Anyone have a mini beer or two they are willing to part with?  It has been a long time since I last found one.  HELP.  

Pictured Left to Right:
1) Conrad Seipp Br'g Co. - Illinois
2) Rainier Beer - Washington
3) Indianapolis Brewing Co. - Indiana
4) The Indianapolis Brewing Co - Indiana (a mini crown top)
5) Muskegon Brewing Co. - Michigan
6) Ballentine Export Beer - New Jersey
7) P. Schoenhofen Brewing Co. - Illinois
8) Grand Rapids Brewing Co. - Michigan (private mold)
9) Grand Rapids Brewing Co. - Michigan (plate mold)
10) Seattle Brewing & Malting Co. - Washington


----------



## mtfdfire22 (Oct 3, 2012)

are these all 7 oz. beers? or splits as some call them? i have many many different ones if they are splits.

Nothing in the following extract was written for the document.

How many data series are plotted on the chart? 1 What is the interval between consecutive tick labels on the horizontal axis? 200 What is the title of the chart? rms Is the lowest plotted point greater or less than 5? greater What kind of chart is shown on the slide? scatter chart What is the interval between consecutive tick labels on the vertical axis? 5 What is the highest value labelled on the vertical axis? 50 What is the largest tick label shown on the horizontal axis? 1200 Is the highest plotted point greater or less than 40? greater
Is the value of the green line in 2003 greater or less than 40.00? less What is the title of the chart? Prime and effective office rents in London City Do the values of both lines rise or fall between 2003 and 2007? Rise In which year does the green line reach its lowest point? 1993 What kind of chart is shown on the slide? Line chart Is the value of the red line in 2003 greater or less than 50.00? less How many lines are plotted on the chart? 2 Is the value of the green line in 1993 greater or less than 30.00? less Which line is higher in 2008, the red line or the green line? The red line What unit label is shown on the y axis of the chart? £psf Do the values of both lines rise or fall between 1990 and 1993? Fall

 this one i recently sold. its next to a small hutch. super nice one of a kind kolb bottle i dug. super premium bottle


----------



## UncleBruce (Oct 3, 2012)

Thanks for posting Nic.  I love that Kolb bottle.  May I add it to the web library?  Do you recall the height of the beer?  If you ever run across another I would be most interested.  The bottles in the initial post are all under 6".  I actually collect all sizes just been awhile since I added a mini.  What do you collect Nic?


----------



## mtfdfire22 (Oct 3, 2012)

i collect quart blob beers and quart hutches from saginaw and bay city michigan. basically anything without a crown top. their is an amber variation of that little kolb as well. i think it was between 6 1/2 and 7" and you are more than welcome to post the bottle on your site. i have several more with the words brewery, brewing and or bottling works on them which i can send you.


----------



## mtfdfire22 (Oct 3, 2012)

this is another you may add. quart blob. super nice bottle as most of the say J.G. SCHEMM BREWING COMPANY this one is J.G. SCHEMMS BOTTLING WORKS.
 I will get you an idea of what else i have in the split size and send you photos if you would like.


----------



## UncleBruce (Oct 3, 2012)

I don't list BOTTLING companies unless they reference the BEER BREWERY BREWING etc.  I do thank for the Saltzburg it is no listed.  http://www.brucemobley.com/beerbottlelibrary/mi/baycity/kolb.htm

 If you have any other beers I could add to the library I sure would like to know about them.  Thanks again for your help.


----------



## mtfdfire22 (Oct 4, 2012)

do you have anything in quart size from bay city or saginaw michigan that you would trade? i have many but not all of them.


----------



## antlerman23 (Oct 16, 2012)

sample size duffy malt whiskey: http://www.ebay.com/itm/DUFFY-MALT-WHISKEY-CO-SAMPLE-BOTTLE-ROCHESTER-N-Y-/350621135435?pt=LH_DefaultDomain_0&hash=item51a2a5f24b


----------



## UncleBruce (Nov 1, 2020)

Since my original post that took place October 2013 I have added only one mini embossed beer to my collection.  There are more out there and I am always looking so if you have one you are willing to part with let me know.
Here is the example that broke my dry spell.  It was silver picked off FeeBay back in December 2019.
*JOHN WIELAND'S // EXPORT BEER // S.F.* It is about 5-5/8" tall.


----------



## CanadianBottles (Nov 1, 2020)

These are really cool!  I didn't know they made sample size beer bottles.  I've never seen one before, I wonder if we got any up here in Canada.


----------



## UncleBruce (Nov 1, 2020)

CanadianBottles said:


> These are really cool!  I didn't know they made sample size beer bottles.  I've never seen one before, I wonder if we got any up here in Canada.


We can only hope...


----------